Abstract 100P
Background
Currently, not only TROP2, EGFR, and VEGF—which are already approved—but also MUC1, Mesothelin, CEACAM6, GPNMB, CXCR4, and Claudin18.2 have been proposed as drug targets for HER2-negative breast cancers. These molecules are significantly overexpressed in cancer cells, enabling differentiation from normal cells and making them attractive candidates for drug development strategies such as antibody-drug conjugates (ADCs), T cell bispecific engagers (TCBs), and CAR-T therapies. If more specific target molecules could be identified, even more effective therapeutics might be developed. COGNANO, Inc. and collaborators aimed to discover novel target specific for unmet cancers.
Methods
We conducted long-term immunization of alpacas, which produce single-domain antibodies, using more than 10 types of human TNBC cell lines. Over time, we constructed a large library of VHH antibodies that recognize cell surface proteins. Leveraging this library, we developed an algorithm to cluster millions of antibody amino acid sequences in silico and identify characteristic clusters unique to each TNBC cell line. The Inverse Biomarker Exploring Technology (IBMET) is a bio-AI fusion platform that converts biologically generated single-domain antibodies into a digital library, enabling the discovery of novel biomarker molecules by using epitope-correlated features as indicators.
We validated antibodies recognizing novel markers in patient tissues and identified several biomarkers, including the most distinctive: VHH89T antigen.
Results
We formulated VHH89T into an ADC conjugated with the payload SN-38 and tested its cytotoxic activity in cultured cells, achieving highly favorable results. Additionally, its efficacy was confirmed in a mouse xenograft model.
Conclusions
The novelty and advantages of IBMET® include: Based on structural abnormalities, immediate drug formulation upon novel target discovery, as antibodies are already available. Parallel development of companion diagnostics, enabling rapid and comprehensive drug development. Here we propose a new Tech-Bio methodology suitable for immuno-oncotherapy.

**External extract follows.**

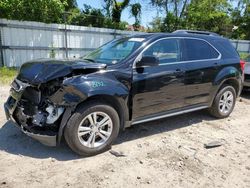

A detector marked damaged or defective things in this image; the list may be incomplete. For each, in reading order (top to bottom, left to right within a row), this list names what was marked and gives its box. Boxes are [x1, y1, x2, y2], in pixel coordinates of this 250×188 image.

front bumper damage [3, 79, 70, 147]
damaged front end [4, 59, 107, 146]
crumpled hood [16, 58, 106, 84]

Clinical trial identification
Editorial acknowledgement
Kyoto Industrial Support Organization 21
The Ministry of Economy, Trade and Industry (METI)
The Japan External Trade Organization(JETRO)
Kyoto Prefecture
Kyoto City
Legal entity responsible for the study
The KYODOKEN Institutional Animal Care and Use Committee approved the protocols for these studies (approval number 20200312).
Funding
Kyoto Industrial Support Organization 21 The Ministry of Economy, Trade and Industry (METI), The Japan External Trade Organization (JETRO), Kyoto Prefecture Kyoto City.
Disclosure
All authors have declared no conflicts of interest.